**** Data supplied ****

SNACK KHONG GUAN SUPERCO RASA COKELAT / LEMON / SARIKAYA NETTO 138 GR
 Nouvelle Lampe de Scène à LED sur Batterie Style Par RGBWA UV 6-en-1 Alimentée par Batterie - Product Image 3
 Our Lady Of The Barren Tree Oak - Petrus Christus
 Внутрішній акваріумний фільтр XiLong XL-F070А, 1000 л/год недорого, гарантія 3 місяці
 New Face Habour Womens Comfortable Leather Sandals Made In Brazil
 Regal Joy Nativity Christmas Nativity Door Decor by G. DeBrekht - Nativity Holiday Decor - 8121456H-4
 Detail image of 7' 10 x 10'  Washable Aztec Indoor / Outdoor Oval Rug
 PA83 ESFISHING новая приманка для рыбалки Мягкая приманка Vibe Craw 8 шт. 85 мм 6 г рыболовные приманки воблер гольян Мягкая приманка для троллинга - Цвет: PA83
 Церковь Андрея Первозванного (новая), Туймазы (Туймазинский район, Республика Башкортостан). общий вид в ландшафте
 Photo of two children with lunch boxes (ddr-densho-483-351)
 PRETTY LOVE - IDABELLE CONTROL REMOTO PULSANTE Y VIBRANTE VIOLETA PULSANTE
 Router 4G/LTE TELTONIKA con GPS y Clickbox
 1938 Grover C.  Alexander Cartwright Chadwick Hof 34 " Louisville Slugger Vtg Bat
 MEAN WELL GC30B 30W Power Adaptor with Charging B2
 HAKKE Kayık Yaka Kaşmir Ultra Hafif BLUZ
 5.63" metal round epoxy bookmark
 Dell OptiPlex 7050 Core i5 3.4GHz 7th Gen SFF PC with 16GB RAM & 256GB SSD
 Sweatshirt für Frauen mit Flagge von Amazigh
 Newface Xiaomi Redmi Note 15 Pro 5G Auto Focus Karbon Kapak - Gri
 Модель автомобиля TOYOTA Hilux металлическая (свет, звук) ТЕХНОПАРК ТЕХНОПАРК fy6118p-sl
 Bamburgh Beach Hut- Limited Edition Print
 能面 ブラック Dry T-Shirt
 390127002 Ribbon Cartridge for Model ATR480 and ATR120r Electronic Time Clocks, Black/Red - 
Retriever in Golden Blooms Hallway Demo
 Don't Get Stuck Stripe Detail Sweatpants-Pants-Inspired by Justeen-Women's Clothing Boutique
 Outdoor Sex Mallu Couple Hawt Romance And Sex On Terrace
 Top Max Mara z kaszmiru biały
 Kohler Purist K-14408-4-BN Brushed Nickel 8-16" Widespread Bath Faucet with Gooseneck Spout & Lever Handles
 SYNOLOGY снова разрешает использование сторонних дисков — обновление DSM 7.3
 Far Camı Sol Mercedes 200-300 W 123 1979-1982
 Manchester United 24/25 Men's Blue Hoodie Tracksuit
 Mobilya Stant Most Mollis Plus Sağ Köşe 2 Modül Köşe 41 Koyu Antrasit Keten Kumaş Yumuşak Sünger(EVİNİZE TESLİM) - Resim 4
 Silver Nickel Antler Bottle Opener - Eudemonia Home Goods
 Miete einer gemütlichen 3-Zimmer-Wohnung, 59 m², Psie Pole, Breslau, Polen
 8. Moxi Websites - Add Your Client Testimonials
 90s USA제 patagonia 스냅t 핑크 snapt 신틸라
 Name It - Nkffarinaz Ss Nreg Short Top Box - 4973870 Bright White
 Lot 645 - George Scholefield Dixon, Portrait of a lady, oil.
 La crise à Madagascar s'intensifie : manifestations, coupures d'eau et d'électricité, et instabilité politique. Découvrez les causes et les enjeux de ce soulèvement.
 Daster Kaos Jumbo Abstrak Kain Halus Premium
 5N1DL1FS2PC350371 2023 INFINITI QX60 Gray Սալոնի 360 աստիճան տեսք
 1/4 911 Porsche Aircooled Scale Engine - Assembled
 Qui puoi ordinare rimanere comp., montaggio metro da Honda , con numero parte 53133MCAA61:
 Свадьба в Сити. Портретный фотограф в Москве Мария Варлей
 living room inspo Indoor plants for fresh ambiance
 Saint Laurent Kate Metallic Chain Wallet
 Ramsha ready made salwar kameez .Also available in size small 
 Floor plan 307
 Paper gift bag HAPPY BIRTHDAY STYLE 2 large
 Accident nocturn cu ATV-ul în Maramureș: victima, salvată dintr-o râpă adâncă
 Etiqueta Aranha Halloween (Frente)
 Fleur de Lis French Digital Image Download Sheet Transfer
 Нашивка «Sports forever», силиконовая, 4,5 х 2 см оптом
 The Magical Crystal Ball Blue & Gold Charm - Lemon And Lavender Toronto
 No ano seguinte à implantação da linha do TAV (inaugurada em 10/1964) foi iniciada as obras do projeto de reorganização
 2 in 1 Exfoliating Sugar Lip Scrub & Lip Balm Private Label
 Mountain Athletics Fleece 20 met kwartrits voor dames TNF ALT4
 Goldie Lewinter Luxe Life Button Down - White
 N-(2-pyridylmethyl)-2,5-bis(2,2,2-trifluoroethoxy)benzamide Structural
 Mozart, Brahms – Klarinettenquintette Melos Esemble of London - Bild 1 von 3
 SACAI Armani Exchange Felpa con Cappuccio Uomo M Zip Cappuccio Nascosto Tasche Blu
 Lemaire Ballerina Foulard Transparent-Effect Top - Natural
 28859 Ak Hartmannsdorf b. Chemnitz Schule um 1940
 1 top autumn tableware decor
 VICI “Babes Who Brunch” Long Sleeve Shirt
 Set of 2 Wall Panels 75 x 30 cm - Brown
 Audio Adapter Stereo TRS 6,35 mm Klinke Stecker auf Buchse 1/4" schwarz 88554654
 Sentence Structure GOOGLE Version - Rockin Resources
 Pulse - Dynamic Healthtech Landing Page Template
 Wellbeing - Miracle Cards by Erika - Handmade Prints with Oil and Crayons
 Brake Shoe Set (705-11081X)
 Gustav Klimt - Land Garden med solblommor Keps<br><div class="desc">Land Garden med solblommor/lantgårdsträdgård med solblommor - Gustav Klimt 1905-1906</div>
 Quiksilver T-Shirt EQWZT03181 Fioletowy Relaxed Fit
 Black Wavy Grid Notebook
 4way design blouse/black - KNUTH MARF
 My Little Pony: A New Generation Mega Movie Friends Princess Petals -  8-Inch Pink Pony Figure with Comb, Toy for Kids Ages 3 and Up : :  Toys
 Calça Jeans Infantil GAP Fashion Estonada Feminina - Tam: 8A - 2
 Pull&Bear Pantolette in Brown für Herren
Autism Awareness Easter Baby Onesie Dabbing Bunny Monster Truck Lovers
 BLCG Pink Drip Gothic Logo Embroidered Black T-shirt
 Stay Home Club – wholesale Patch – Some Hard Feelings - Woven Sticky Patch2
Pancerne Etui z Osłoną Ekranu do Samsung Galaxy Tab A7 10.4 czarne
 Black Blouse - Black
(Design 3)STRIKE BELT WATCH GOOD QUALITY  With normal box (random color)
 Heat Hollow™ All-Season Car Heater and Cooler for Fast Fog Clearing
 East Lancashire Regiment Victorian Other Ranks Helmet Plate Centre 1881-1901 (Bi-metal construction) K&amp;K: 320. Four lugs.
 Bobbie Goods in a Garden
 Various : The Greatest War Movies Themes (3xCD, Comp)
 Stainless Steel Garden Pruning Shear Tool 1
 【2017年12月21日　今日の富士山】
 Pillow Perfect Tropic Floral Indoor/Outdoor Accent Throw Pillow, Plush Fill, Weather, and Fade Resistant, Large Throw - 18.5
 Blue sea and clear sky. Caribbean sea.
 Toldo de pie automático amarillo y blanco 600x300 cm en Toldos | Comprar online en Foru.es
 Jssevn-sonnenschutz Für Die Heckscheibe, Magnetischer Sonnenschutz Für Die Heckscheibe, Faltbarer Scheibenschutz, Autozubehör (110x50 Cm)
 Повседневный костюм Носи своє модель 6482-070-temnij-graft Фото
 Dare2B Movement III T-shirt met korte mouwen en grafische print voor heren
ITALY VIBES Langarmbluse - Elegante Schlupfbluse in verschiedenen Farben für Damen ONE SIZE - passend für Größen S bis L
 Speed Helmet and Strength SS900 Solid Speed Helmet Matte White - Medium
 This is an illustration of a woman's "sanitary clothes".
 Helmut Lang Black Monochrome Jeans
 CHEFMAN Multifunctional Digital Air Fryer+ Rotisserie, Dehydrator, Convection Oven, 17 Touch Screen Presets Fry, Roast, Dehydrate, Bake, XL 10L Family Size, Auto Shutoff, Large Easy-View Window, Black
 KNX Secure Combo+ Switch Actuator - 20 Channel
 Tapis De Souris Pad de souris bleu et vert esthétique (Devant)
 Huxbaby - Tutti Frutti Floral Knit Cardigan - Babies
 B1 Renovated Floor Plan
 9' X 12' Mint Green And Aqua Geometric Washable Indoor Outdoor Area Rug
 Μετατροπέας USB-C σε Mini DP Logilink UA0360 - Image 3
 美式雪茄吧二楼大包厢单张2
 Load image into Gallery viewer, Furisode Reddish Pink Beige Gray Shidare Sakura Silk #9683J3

****

Problem description: Reproduce, character for character, only the lines of the preceding data that start at the line with "Black Blouse - Black" and end at the line with "Blue sea and clear sky. Caribbean sea.", both included.

Answer to this problem:
 Black Blouse - Black
(Design 3)STRIKE BELT WATCH GOOD QUALITY  With normal box (random color)
 Heat Hollow™ All-Season Car Heater and Cooler for Fast Fog Clearing
 East Lancashire Regiment Victorian Other Ranks Helmet Plate Centre 1881-1901 (Bi-metal construction) K&amp;K: 320. Four lugs.
 Bobbie Goods in a Garden
 Various : The Greatest War Movies Themes (3xCD, Comp)
 Stainless Steel Garden Pruning Shear Tool 1
 【2017年12月21日　今日の富士山】
 Pillow Perfect Tropic Floral Indoor/Outdoor Accent Throw Pillow, Plush Fill, Weather, and Fade Resistant, Large Throw - 18.5
 Blue sea and clear sky. Caribbean sea.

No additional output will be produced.